▸ Source material:
start
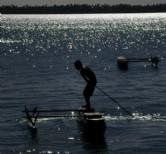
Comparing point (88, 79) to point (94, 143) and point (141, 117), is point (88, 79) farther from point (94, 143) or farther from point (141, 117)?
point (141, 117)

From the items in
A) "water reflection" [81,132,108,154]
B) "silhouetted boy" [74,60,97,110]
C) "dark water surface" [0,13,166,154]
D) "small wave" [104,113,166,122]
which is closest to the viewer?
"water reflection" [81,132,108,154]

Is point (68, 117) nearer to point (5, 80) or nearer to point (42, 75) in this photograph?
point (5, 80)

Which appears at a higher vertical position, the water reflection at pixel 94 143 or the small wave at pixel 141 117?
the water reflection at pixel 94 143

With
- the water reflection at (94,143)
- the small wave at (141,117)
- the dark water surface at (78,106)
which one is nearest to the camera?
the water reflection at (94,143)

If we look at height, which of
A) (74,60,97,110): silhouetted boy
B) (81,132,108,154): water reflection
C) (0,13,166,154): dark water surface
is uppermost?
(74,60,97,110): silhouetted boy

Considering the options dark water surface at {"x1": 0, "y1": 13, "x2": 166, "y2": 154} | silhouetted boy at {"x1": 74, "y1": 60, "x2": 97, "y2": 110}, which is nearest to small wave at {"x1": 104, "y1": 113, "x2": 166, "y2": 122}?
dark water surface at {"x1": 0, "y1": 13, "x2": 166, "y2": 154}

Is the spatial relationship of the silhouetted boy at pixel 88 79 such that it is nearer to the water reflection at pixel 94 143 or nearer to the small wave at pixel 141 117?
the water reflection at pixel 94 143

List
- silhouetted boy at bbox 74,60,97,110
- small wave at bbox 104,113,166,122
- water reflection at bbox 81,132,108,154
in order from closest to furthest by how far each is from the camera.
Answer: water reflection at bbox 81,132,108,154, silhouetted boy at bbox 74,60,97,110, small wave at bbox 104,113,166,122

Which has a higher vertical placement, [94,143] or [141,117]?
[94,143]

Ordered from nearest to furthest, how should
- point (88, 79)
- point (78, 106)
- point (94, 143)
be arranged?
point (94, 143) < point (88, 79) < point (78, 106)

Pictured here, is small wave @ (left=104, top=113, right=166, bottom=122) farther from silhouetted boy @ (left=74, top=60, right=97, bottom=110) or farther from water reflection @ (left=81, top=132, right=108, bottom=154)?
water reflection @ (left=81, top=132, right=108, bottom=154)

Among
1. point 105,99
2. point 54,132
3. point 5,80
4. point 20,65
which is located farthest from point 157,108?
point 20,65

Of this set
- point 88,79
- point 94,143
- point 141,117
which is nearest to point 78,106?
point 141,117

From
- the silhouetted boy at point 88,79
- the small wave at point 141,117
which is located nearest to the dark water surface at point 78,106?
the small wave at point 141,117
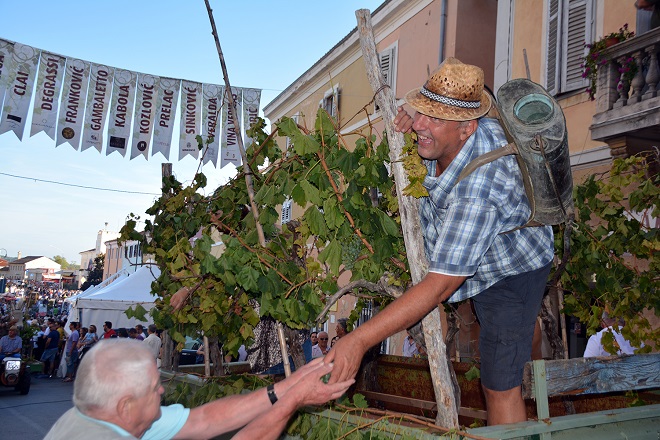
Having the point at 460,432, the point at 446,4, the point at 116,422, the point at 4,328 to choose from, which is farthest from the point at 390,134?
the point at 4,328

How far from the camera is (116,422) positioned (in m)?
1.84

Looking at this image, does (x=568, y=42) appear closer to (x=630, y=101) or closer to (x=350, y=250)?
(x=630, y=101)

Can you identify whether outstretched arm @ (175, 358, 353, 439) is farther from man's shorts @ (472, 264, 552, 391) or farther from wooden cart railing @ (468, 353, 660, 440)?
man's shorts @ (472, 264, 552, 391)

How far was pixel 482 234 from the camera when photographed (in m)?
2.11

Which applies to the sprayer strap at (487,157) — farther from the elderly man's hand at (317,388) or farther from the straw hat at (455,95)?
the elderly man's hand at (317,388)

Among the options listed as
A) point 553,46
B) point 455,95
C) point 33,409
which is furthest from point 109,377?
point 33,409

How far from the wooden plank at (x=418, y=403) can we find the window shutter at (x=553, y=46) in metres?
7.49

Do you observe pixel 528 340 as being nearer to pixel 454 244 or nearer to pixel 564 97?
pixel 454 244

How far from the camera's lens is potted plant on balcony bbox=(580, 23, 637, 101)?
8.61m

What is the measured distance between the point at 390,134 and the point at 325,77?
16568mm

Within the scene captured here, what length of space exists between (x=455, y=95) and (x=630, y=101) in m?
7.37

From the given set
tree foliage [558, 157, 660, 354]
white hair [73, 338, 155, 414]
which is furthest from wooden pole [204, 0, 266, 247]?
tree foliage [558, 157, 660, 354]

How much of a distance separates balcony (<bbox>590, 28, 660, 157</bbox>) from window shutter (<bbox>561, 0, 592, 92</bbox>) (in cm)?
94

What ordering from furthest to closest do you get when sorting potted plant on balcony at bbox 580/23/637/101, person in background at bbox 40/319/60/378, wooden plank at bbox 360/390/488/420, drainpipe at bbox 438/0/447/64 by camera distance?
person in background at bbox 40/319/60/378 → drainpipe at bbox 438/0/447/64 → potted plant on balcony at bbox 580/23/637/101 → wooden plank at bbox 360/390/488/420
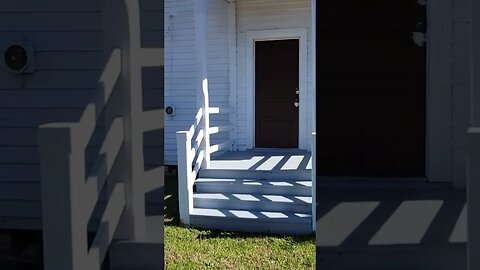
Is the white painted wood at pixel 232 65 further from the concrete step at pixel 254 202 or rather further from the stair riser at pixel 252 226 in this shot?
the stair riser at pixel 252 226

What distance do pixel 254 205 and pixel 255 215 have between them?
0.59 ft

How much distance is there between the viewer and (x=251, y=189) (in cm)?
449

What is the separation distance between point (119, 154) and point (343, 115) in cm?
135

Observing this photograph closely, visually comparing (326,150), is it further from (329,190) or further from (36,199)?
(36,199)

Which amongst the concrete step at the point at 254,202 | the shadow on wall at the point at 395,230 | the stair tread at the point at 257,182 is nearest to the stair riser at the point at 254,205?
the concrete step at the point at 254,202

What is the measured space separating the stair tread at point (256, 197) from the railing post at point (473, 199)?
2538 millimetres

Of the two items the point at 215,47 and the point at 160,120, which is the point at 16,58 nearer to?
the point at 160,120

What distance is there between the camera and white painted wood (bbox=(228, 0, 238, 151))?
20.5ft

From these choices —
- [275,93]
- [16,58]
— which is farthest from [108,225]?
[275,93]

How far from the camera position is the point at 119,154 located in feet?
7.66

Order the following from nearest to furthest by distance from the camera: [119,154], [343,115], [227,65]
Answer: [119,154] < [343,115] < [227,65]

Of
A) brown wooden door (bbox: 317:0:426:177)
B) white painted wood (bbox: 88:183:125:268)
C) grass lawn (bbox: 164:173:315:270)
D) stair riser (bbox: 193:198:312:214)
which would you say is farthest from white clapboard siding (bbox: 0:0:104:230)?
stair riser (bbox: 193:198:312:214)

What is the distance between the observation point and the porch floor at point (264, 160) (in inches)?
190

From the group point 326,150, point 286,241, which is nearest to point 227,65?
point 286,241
end
start
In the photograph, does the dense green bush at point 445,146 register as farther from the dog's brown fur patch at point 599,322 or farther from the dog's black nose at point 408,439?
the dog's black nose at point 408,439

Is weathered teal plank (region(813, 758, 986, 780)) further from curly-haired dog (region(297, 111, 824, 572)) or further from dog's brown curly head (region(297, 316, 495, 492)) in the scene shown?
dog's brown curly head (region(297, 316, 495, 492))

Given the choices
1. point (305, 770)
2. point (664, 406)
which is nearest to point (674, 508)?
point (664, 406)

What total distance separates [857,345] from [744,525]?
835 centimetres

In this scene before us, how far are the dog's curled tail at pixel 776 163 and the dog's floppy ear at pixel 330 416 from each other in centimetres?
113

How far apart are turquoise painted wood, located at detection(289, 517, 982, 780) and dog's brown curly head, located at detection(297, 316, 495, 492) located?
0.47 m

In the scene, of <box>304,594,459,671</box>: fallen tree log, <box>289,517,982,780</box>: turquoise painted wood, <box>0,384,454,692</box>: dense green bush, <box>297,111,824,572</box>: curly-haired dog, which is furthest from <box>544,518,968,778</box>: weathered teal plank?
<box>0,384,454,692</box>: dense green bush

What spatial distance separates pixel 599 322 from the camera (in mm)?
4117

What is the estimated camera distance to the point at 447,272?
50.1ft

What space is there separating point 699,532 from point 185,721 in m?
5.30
end
▸ Aim:
Pick out every line in the items above that contains the word "separating", and copy each one.

▸ Solution:
What is the measured space separating the stair tread at point (256, 197) from the railing post at point (473, 199)?
What space is there separating point 699,532 from point 185,721 in m?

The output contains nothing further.